What is being asked —
Rewrite each of the records below so that "metal fence post" becomes "steel fence post", and keep every other part of the text the same.

Information provided —
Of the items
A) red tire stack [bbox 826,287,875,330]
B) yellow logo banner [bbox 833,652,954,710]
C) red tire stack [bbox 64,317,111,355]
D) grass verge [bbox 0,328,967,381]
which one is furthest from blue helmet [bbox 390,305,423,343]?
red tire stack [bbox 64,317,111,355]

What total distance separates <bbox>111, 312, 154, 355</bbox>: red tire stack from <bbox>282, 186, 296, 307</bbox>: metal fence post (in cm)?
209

Result —
Of the items
A) red tire stack [bbox 826,287,875,330]
B) yellow logo banner [bbox 833,652,954,710]
C) red tire stack [bbox 64,317,111,355]
D) grass verge [bbox 0,328,967,381]
which one is furthest from blue helmet [bbox 390,305,423,343]?
red tire stack [bbox 64,317,111,355]

What total distance separates <bbox>111, 312, 154, 355</bbox>: red tire stack from <bbox>282, 186, 296, 307</bbox>: steel fence post (in cm)?
209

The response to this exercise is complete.